Rows of spatial question data
-- begin --

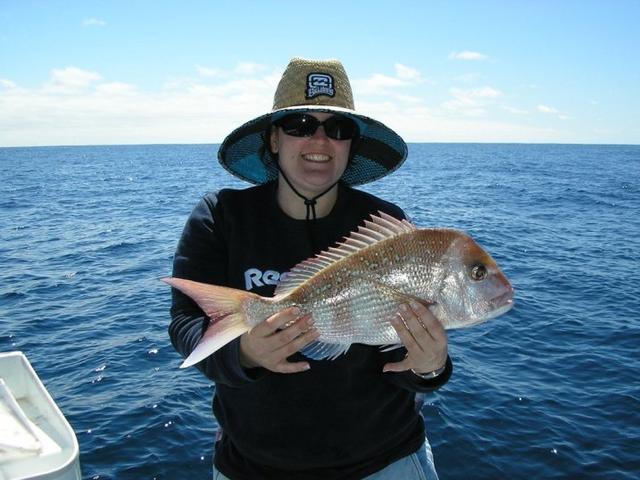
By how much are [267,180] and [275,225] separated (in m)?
0.81

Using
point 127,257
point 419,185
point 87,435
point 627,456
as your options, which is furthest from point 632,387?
point 419,185

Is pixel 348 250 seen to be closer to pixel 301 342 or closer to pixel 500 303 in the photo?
pixel 301 342

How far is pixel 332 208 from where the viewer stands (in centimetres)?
393

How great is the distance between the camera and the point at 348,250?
3260 mm

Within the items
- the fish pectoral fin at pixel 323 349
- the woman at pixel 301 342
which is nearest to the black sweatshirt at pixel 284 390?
the woman at pixel 301 342

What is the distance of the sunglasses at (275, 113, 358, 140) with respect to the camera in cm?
361

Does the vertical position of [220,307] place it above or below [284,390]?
above

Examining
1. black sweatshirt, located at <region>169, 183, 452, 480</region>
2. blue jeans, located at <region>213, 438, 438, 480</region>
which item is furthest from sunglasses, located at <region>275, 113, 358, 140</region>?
blue jeans, located at <region>213, 438, 438, 480</region>

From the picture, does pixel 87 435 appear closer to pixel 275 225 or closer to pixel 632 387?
pixel 275 225

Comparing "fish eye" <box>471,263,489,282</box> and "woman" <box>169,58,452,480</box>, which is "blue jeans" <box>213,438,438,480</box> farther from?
"fish eye" <box>471,263,489,282</box>

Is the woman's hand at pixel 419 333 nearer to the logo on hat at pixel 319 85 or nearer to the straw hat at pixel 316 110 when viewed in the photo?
the straw hat at pixel 316 110

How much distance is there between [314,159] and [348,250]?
2.50ft

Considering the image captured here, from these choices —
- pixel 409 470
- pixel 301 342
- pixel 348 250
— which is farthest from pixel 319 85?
pixel 409 470

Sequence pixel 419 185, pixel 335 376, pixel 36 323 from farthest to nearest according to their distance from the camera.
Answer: pixel 419 185 → pixel 36 323 → pixel 335 376
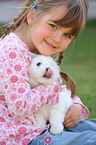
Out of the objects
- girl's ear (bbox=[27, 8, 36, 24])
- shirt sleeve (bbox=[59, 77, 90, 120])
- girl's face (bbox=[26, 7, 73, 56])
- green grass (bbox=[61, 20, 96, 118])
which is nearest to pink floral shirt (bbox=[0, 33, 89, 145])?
girl's face (bbox=[26, 7, 73, 56])

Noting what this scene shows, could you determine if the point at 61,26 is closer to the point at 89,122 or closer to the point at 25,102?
the point at 25,102

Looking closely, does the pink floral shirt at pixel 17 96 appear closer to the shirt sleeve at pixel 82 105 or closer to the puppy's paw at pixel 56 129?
the puppy's paw at pixel 56 129

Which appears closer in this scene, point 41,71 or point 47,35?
point 41,71

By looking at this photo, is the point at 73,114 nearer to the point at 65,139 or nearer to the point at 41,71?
the point at 65,139

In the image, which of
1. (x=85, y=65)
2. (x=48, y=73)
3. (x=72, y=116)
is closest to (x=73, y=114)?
(x=72, y=116)

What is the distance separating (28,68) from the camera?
1.62 metres

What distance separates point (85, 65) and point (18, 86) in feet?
20.5

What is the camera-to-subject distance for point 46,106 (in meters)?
1.70

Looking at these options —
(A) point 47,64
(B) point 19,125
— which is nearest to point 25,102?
(B) point 19,125

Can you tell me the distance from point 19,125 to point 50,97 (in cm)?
28

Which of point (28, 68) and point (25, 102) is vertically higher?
point (28, 68)

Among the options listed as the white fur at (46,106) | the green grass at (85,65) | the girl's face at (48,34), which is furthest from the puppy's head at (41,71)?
the green grass at (85,65)

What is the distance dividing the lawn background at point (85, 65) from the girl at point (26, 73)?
571mm

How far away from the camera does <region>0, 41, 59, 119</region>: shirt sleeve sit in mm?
1516
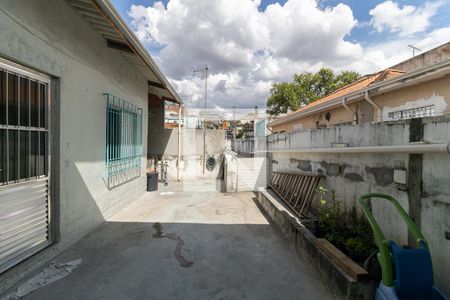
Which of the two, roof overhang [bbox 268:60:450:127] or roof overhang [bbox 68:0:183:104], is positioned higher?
roof overhang [bbox 68:0:183:104]

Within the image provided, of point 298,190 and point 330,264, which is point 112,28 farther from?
point 330,264

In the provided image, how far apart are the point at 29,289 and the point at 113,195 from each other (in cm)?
308

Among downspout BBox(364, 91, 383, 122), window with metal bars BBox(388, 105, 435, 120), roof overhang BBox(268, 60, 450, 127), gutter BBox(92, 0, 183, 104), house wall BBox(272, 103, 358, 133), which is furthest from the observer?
house wall BBox(272, 103, 358, 133)

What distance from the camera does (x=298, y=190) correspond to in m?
5.48

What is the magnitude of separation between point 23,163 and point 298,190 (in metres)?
5.19

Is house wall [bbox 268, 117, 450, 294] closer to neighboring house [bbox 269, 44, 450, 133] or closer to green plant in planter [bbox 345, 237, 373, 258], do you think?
green plant in planter [bbox 345, 237, 373, 258]

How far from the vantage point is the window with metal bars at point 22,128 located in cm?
284

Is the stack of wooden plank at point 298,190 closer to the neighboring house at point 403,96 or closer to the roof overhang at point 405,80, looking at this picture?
the neighboring house at point 403,96

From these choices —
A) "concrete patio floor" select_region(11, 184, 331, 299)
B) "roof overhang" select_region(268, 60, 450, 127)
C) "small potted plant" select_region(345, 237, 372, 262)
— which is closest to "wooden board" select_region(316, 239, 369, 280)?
"small potted plant" select_region(345, 237, 372, 262)

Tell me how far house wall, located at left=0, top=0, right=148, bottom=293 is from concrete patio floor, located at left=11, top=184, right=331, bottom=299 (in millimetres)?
409

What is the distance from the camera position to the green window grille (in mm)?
5531

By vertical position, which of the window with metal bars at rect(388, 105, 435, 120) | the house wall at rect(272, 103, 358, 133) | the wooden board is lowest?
the wooden board

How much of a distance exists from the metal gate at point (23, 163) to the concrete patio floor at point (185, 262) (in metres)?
0.63

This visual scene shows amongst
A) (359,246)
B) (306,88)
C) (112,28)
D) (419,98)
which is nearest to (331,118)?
(419,98)
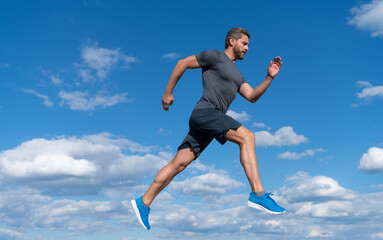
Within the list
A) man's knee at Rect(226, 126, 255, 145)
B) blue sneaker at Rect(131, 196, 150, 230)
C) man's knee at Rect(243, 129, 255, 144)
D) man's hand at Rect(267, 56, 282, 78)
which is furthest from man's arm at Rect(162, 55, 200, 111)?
blue sneaker at Rect(131, 196, 150, 230)

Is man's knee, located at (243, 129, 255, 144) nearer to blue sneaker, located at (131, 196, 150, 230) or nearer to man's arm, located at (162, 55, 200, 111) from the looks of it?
man's arm, located at (162, 55, 200, 111)

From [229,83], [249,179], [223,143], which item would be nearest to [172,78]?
[229,83]

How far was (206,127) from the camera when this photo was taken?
19.2 ft

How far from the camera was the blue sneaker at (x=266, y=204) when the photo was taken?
543cm

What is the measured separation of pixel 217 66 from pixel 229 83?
0.33m

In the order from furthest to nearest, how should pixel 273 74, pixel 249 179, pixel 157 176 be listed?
pixel 157 176, pixel 273 74, pixel 249 179

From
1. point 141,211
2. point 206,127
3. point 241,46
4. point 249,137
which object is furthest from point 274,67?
point 141,211

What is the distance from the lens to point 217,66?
20.3ft

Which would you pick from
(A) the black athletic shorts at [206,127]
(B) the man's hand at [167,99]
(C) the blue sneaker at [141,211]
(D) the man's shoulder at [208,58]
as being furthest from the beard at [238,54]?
(C) the blue sneaker at [141,211]

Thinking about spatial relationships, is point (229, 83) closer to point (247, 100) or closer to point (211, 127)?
point (247, 100)

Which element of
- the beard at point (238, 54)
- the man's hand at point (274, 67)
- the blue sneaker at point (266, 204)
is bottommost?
the blue sneaker at point (266, 204)

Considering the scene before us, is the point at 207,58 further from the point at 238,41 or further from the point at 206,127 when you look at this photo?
the point at 206,127

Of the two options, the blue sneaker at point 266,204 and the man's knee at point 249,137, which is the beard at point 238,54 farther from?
the blue sneaker at point 266,204

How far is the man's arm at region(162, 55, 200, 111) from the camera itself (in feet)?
20.4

-- end --

- **TASK PROMPT**
A faithful copy of the records above is needed, with the pictures left out.

- **COMPLETED TASK**
By how much are [267,180] and [275,225] separated (in m)?
0.81

Using
point 127,257
point 419,185
point 87,435
point 627,456
as your options, which is furthest from point 632,387?
point 419,185

Is pixel 348 250 seen to be closer to pixel 301 342 or closer to pixel 500 303 in the photo?
pixel 301 342

How far is pixel 332 208 from where the viewer stands (in centimetres)?
393

How great is the distance between the camera and the point at 348,250?
3260 mm

Within the items
- the fish pectoral fin at pixel 323 349
- the woman at pixel 301 342
which is nearest to the black sweatshirt at pixel 284 390?
the woman at pixel 301 342

What is the distance of the sunglasses at (275, 113, 358, 140) with respect to the camera in cm?
361

Does the vertical position of [220,307] place it above or below [284,390]?
above

Examining
1. black sweatshirt, located at <region>169, 183, 452, 480</region>
2. blue jeans, located at <region>213, 438, 438, 480</region>
which item is furthest from sunglasses, located at <region>275, 113, 358, 140</region>?
blue jeans, located at <region>213, 438, 438, 480</region>

From the picture, does pixel 87 435 appear closer to pixel 275 225 or closer to pixel 632 387?
pixel 275 225

Comparing "fish eye" <box>471,263,489,282</box> and "woman" <box>169,58,452,480</box>, which is "blue jeans" <box>213,438,438,480</box> farther from?
"fish eye" <box>471,263,489,282</box>

Is the woman's hand at pixel 419 333 nearer to the logo on hat at pixel 319 85 or nearer to the straw hat at pixel 316 110 when viewed in the photo?
the straw hat at pixel 316 110

How much distance is there between [314,159] and [348,250]?
2.50ft

Considering the image captured here, from these choices —
- pixel 409 470
- pixel 301 342
- pixel 348 250
— which is farthest from pixel 319 85?
pixel 409 470

Sequence pixel 419 185, pixel 335 376, pixel 36 323 from farthest to nearest according to their distance from the camera.
Answer: pixel 419 185 → pixel 36 323 → pixel 335 376
Out of the objects
- girl's ear (bbox=[27, 8, 36, 24])
- shirt sleeve (bbox=[59, 77, 90, 120])
- girl's face (bbox=[26, 7, 73, 56])
- green grass (bbox=[61, 20, 96, 118])
which is nearest to pink floral shirt (bbox=[0, 33, 89, 145])?
girl's face (bbox=[26, 7, 73, 56])

Noting what this scene shows, could you determine if the point at 61,26 is closer to the point at 89,122 or closer to the point at 25,102?
the point at 25,102

Looking closely, does the pink floral shirt at pixel 17 96 appear closer to the shirt sleeve at pixel 82 105 or closer to the puppy's paw at pixel 56 129?
the puppy's paw at pixel 56 129

Which appears closer in this scene, point 41,71 or point 47,35?
point 41,71

By looking at this photo, is the point at 73,114 nearer to the point at 65,139 or nearer to the point at 41,71?
the point at 65,139

In the image, which of
1. (x=85, y=65)
2. (x=48, y=73)
3. (x=72, y=116)
is closest to (x=73, y=114)?
(x=72, y=116)

What is the distance separating (28,68) from the camera?
1.62 metres

What distance separates point (85, 65) and point (18, 86) in feet?
20.5

What is the camera-to-subject distance for point 46,106 (in meters)?
1.70

Looking at these options —
(A) point 47,64
(B) point 19,125
— which is nearest to point 25,102?
(B) point 19,125

Can you tell me the distance from point 19,125 to point 50,97 (in cm)?
28

Which of point (28, 68) and point (25, 102) is vertically higher?
point (28, 68)

Among the options listed as the white fur at (46,106) | the green grass at (85,65) | the girl's face at (48,34), which is furthest from the puppy's head at (41,71)?
the green grass at (85,65)

What is the distance dividing the lawn background at point (85, 65) from the girl at point (26, 73)?
571mm

How far away from the camera does <region>0, 41, 59, 119</region>: shirt sleeve sit in mm?
1516
Which of the two, roof overhang [bbox 268:60:450:127] or roof overhang [bbox 68:0:183:104], is positioned higher?
roof overhang [bbox 68:0:183:104]

Within the image provided, of point 298,190 and point 330,264, which is point 112,28 farther from?
point 330,264

In the provided image, how far apart are the point at 29,289 and the point at 113,195 from each other (in cm)?
308

Among downspout BBox(364, 91, 383, 122), window with metal bars BBox(388, 105, 435, 120), roof overhang BBox(268, 60, 450, 127), gutter BBox(92, 0, 183, 104), house wall BBox(272, 103, 358, 133), which is furthest from the observer?
house wall BBox(272, 103, 358, 133)

What distance from the camera does (x=298, y=190) correspond to in m?
5.48

What is the magnitude of separation between point 23,163 and point 298,190 (in metres)?
5.19

Is house wall [bbox 268, 117, 450, 294] closer to neighboring house [bbox 269, 44, 450, 133] or closer to green plant in planter [bbox 345, 237, 373, 258], do you think?
green plant in planter [bbox 345, 237, 373, 258]

How far from the vantage point is the window with metal bars at point 22,128 located in cm?
284

Is the stack of wooden plank at point 298,190 closer to the neighboring house at point 403,96 or closer to the roof overhang at point 405,80, looking at this picture?
the neighboring house at point 403,96

From these choices —
A) "concrete patio floor" select_region(11, 184, 331, 299)
B) "roof overhang" select_region(268, 60, 450, 127)
C) "small potted plant" select_region(345, 237, 372, 262)
— which is closest to "wooden board" select_region(316, 239, 369, 280)?
"small potted plant" select_region(345, 237, 372, 262)

Tell me how far house wall, located at left=0, top=0, right=148, bottom=293 is from concrete patio floor, located at left=11, top=184, right=331, bottom=299 (in millimetres)?
409

What is the distance from the camera position to the green window grille (in mm)?
5531

By vertical position, which of the window with metal bars at rect(388, 105, 435, 120) | the house wall at rect(272, 103, 358, 133) | the wooden board is lowest?
the wooden board

How much of a distance exists from the metal gate at point (23, 163) to the concrete patio floor at point (185, 262) (in metres)?
0.63

This visual scene shows amongst
A) (359,246)
B) (306,88)
C) (112,28)
D) (419,98)
which is nearest to (331,118)?
(419,98)
Within the list
A) man's knee at Rect(226, 126, 255, 145)
B) blue sneaker at Rect(131, 196, 150, 230)
C) man's knee at Rect(243, 129, 255, 144)
D) man's hand at Rect(267, 56, 282, 78)
which is furthest from man's arm at Rect(162, 55, 200, 111)?
blue sneaker at Rect(131, 196, 150, 230)

Is man's knee, located at (243, 129, 255, 144) nearer to blue sneaker, located at (131, 196, 150, 230) or nearer to man's arm, located at (162, 55, 200, 111) from the looks of it?
man's arm, located at (162, 55, 200, 111)

From [229,83], [249,179], [223,143], which item would be nearest to [172,78]?
[229,83]

How far was (206,127) from the camera when this photo was taken?
19.2 ft

How far from the camera was the blue sneaker at (x=266, y=204) when the photo was taken?
543cm

What is the measured separation of pixel 217 66 from pixel 229 83?
0.33m

In the order from furthest to nearest, how should pixel 273 74, pixel 249 179, pixel 157 176 be listed?
pixel 157 176, pixel 273 74, pixel 249 179

From
1. point 141,211
2. point 206,127
3. point 241,46
4. point 249,137
which object is furthest from point 274,67?
point 141,211

What is the distance from the lens to point 217,66?
20.3ft

Which would you pick from
(A) the black athletic shorts at [206,127]
(B) the man's hand at [167,99]
(C) the blue sneaker at [141,211]
(D) the man's shoulder at [208,58]
as being furthest from the beard at [238,54]?
(C) the blue sneaker at [141,211]

Thinking about spatial relationships, is point (229, 83) closer to point (247, 100) or closer to point (211, 127)?
point (247, 100)

Which element of
- the beard at point (238, 54)
- the man's hand at point (274, 67)
- the blue sneaker at point (266, 204)
is bottommost?
the blue sneaker at point (266, 204)

Considering the scene before us, is the point at 207,58 further from the point at 238,41 or further from the point at 206,127 when you look at this photo?
the point at 206,127

Of the two options, the blue sneaker at point 266,204 and the man's knee at point 249,137, which is the beard at point 238,54 farther from?
the blue sneaker at point 266,204

How far is the man's arm at region(162, 55, 200, 111) from the camera itself (in feet)?
20.4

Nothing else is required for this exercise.